──────── SUPPLIED PASSAGE

Failure of electoral democracy breeds politics of opportunism

And the drama in Karnataka is proof

Monobina Gupta

The Wire (India), New Delhi, May 20, 2018

Actions on both sides of the electoral divide in the still continuing Karnataka saga underline the frailties that are diminishing the idea of electoral democracy.

The succession of sordid spectacles that recently unfolded following the Karnataka Assembly poll’s fractured mandate has yet again raised disquieting questions about the transaction and efficiency of our current form of electoral democracy.

The twists and turns in government formation – though not witnessed for the first time in the country’s electoral history – have heightened the sense of crisis building around the practice of electoral democracy.

Trustworthy Index?

In India, like elsewhere in the world, elections are today synonymous with democracy. But with elections becoming more an exercise in reproducing state power than addressing concerns of citizens, it may be time to ask: Are elections no longer a trustworthy index for judging the robustness and legitimacy of our democracy?

Given the audacious manipulativeness every political party is prone to – going so far as to even subvert the very principles of the democracy they swear by from every public platform at their disposal – how truly representative are elections of the popular will?

Given the nature of contemporary political culture, the mere mention of political ethics is likely to provoke sniggers among many who believe all tactics are fair in winning elections. Such unethical cynicism is wrapped up in realpolitik.

No wonder that fielding candidates with serious criminal charges against them has become an “acceptable” practice, just as it has become acceptable to push through partisan appointees in high constitutional posts.

Promoting horse-trading

For instance, we have just witnessed how Karnataka Governor Vajubhai Vala, a BJP man, tried to rescue his Party, knowing full well that giving B S Yeddyurappa 15 days to put together the requisite numbers meant promoting horse-trading.

It is for good reason that the public perception of politicians over the last decade or so has rapidly grown more and more cynical.

Alarmingly, it is not just the political class which is eyed with suspicion and even contempt, the institutions they represent too are fast losing credibility. Interestingly, though, the people’s lack of faith in the political class and political institutions has not lessened their interest in politics itself. In other words, even as the hiatus between voters and legislators has widened, politics has not been divested of the pull it continues to hold over the people.

BJP Vs Congress-JDS

Let’s consider in this context some nuggets from the outcomes of the Karnataka poll and subsequent attempts at government formation. Even while emerging as the single largest party, the BJP fell short of the magic number needed to form a government.

On the other side, the Congress and Janata Dal (Secular) – which had fought the polls separately, and even each other in several constituencies – notched up the numbers to form a coalition government.

Rather than accepting the challenge of sitting in opposition as it has done in the past five years, the BJP whipped out every possible device in its tactical armoury to capture power.

That the Supreme Court’s intervention foiled the Party’s wink-nudge attempts is a separate matter altogether. Few would accuse the BJP of not trying hard enough to play the system.

The Congress and its new-found ally, on their part, ferried their respective legislators to a resort outside the state – a pre-emptive move to prevent them from yielding to temptations the BJP may have dangled before them.

────────────────
──────── EXCERPTED DATA

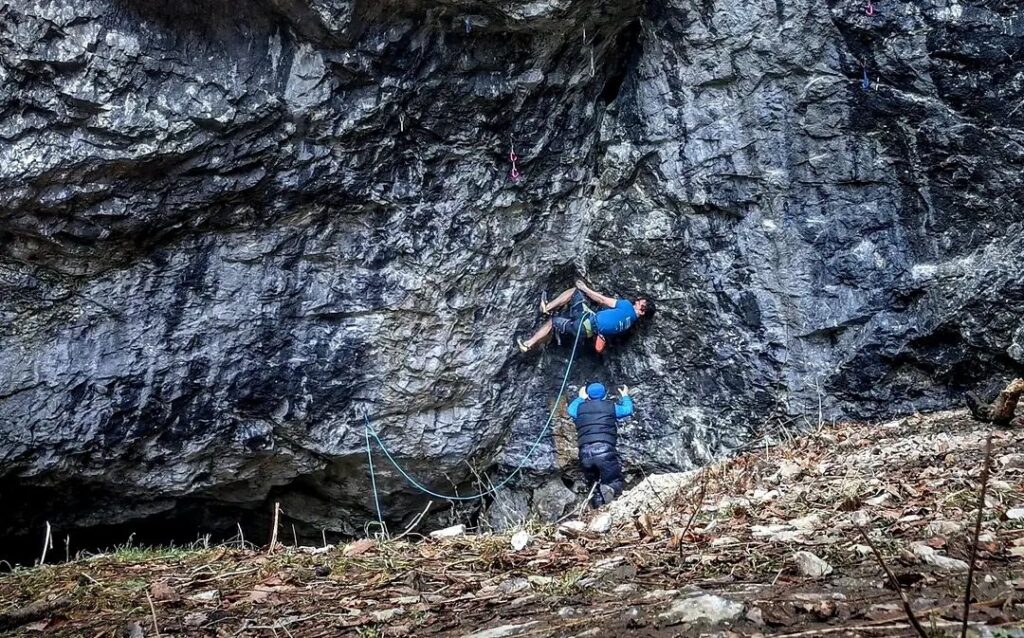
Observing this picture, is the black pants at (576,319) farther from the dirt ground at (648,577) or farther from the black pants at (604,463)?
the dirt ground at (648,577)

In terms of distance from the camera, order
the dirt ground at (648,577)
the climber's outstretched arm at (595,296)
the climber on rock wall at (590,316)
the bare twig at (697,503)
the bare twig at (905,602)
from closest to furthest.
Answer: the bare twig at (905,602) → the dirt ground at (648,577) → the bare twig at (697,503) → the climber on rock wall at (590,316) → the climber's outstretched arm at (595,296)

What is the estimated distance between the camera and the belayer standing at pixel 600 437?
24.0ft

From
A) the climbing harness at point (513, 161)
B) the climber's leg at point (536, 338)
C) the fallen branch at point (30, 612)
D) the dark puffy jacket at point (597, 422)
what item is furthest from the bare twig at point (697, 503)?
the climbing harness at point (513, 161)

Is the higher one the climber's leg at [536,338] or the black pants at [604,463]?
the climber's leg at [536,338]

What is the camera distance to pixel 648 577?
256cm

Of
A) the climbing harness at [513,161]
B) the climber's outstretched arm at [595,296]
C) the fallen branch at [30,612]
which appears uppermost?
the climbing harness at [513,161]

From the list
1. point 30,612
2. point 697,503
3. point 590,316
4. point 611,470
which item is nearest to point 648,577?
point 697,503

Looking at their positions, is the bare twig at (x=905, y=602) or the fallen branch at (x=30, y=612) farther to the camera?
the fallen branch at (x=30, y=612)

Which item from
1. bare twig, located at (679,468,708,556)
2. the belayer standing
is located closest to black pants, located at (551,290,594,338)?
the belayer standing

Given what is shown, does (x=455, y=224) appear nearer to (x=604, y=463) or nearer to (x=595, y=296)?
(x=595, y=296)

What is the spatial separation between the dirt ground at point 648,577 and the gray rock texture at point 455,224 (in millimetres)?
2543

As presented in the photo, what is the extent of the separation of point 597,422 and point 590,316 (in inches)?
37.8

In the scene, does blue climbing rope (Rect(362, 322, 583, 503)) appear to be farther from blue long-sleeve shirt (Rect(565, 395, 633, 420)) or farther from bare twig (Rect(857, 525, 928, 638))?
bare twig (Rect(857, 525, 928, 638))

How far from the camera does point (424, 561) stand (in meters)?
3.13
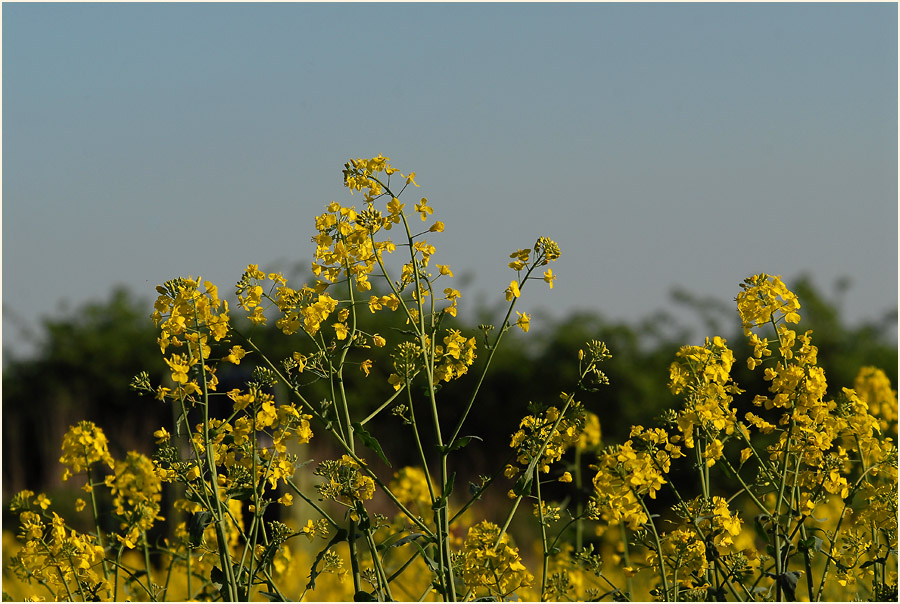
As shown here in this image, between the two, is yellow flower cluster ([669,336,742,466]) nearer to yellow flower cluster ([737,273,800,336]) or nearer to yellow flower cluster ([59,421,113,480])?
yellow flower cluster ([737,273,800,336])

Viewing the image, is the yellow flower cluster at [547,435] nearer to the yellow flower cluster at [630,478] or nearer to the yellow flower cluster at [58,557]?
the yellow flower cluster at [630,478]

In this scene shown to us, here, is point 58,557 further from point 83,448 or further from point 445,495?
point 445,495

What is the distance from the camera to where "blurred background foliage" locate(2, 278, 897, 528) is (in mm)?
10633

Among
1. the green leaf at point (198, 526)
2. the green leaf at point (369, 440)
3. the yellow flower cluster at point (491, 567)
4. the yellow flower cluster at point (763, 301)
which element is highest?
the yellow flower cluster at point (763, 301)

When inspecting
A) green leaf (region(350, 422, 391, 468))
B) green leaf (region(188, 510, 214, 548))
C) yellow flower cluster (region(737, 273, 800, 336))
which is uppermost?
yellow flower cluster (region(737, 273, 800, 336))

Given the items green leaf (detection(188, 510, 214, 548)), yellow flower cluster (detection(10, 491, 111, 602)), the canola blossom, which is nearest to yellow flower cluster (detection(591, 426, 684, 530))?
the canola blossom

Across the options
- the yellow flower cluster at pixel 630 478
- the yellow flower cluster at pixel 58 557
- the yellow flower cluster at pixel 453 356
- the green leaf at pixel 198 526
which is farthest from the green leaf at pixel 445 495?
the yellow flower cluster at pixel 58 557

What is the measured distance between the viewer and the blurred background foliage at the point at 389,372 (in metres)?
10.6

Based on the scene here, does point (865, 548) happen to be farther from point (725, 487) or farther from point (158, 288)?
point (725, 487)

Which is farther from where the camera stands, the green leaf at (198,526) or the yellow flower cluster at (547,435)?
the yellow flower cluster at (547,435)

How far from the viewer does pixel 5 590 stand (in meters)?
6.17

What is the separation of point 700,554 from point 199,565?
211 centimetres

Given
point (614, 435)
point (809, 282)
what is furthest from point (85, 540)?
point (809, 282)

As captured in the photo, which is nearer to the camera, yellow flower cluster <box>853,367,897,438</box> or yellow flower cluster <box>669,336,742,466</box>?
yellow flower cluster <box>669,336,742,466</box>
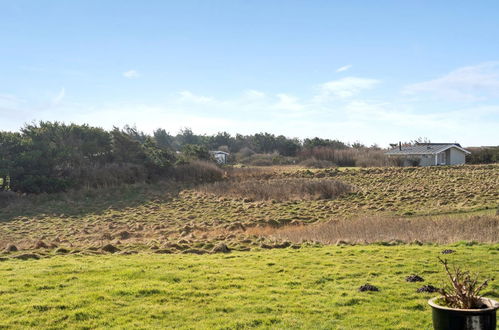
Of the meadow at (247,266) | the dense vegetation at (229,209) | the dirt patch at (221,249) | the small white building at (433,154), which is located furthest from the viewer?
the small white building at (433,154)

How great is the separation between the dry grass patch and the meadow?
4.51m

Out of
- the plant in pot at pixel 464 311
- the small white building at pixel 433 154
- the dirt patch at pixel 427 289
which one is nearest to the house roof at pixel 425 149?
the small white building at pixel 433 154

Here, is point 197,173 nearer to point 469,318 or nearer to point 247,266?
point 247,266

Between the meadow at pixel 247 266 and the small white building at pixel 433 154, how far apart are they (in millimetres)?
31835

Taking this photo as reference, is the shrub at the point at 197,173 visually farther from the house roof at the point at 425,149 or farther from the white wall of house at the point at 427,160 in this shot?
the house roof at the point at 425,149

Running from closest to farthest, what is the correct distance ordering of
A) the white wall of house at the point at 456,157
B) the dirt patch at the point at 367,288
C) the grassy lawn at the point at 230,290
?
the grassy lawn at the point at 230,290 < the dirt patch at the point at 367,288 < the white wall of house at the point at 456,157

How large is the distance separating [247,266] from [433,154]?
56.1 m

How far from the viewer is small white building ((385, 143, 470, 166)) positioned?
6309 cm

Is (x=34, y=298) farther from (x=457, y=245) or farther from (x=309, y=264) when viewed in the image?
(x=457, y=245)

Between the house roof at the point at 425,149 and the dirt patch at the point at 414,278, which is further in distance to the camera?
the house roof at the point at 425,149

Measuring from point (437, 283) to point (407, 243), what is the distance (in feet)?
21.0

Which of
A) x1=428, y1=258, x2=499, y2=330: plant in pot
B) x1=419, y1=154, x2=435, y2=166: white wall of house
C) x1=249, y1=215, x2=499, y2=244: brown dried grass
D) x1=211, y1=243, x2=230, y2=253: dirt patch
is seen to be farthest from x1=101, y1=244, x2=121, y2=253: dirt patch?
x1=419, y1=154, x2=435, y2=166: white wall of house

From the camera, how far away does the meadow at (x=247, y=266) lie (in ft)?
26.7

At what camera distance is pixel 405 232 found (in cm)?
1834
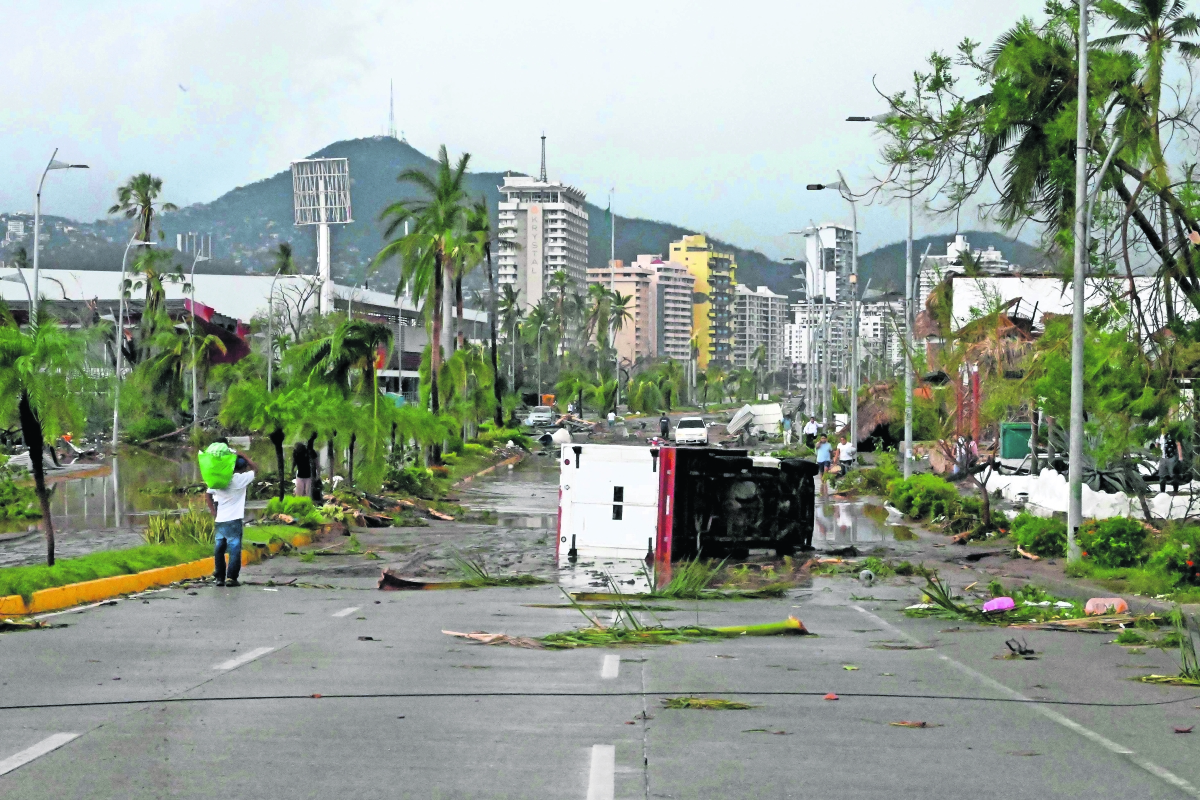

────────────────

TASK ITEM
Please resume the article on electoral democracy and the Karnataka drama, picking up right after its final sentence. The records are unrelated to the article on electoral democracy and the Karnataka drama.

TASK RESULT
The Parties’ strenuous as well as nervous attempts to keep their flock from straying is part of the same narrative as the BJP trying to throw that flock in disarray.

Manipulating the System

Both narratives point to how easily electoral systems have come to be manipulated, and the lack – if not absence – of enduring principles of politics and ethics that could act deterrents against legislators switching sides.

As the politics of opportunism completely takes over, Parties need to devise measures of stealth and cunning in order to force a sense of political loyalty that in an ethical environment would need no prompting.

Hence, it has become common practice in any situation of electoral volatility to transport vulnerable legislators to a safe distance from the site of temptation.

One may reasonably wonder: how can people hold their elected representatives in esteem when party leaders themselves cannot depend on them to stay true to the Party and its politics, especially at a time of crisis?

Actions on both sides of the electoral divide in the still continuing Karnataka saga underline the frailties that are diminishing the idea of electoral democracy.

They bring to the fore the limitations of elections in strengthening democracy in public life. It goes without saying that the intention here is not to argue a case for dispensing with elections, but to underline that electoral democracy is only one instrument – one which is becoming increasingly blunt – for thinking about democratic politics.

Popular trust waning

In his book Against Elections: The Case for Democracy, David Van Reybrouck shows how the lack of popular trust in institutions and electoral democracy has deepened across the world. Reybrouck believes that the continued attrition of people’s faith in politics, even as their interest in politics grows, has tended to create an “explosive” situation.

“What does it mean for the stability of a country if more and more people warily keep track of the activities of an authority that they increasingly distrust? How much derision can a system endure, especially now that everyone can share their deeply felt opinions online?” he asks.

Paradoxically, fifty years ago, Reybrouck says, the world we lived in was marked by greater political apathy and yet a greater trust in politics.

According to the World Values Survey, there has been an increasing tendency over the past decade to root for strong leaders. A leader who would be indifferent to Parliament and elections, which has led Reybrouck to comment: “It would appear that people like the idea of democracy but not the reality of it, or at any rate not the current reality.”

Monobina Gupta is Managing Editor at The Wire. She has worked in several news organisations including the Telegraph and the Times of India. She is also the author of ‘Left Politics in Bengal and Didi: A Political Biography.’ The above article appeared in The Wire, ( Web Edition on May 20, 2018. It has been reproduced here with the permission of Siddharth Varadarajan, also a Founding Editor. Established in India on May 10, 2015, as an editorially and financially independent entity, The Wire is committed to promoting the values of democracy and journalism.


Photo Caption:

B S Yeddyurappa in the Karnataka assembly on Saturday

(Photo Credit: PTI as published in The Wire, India in another article)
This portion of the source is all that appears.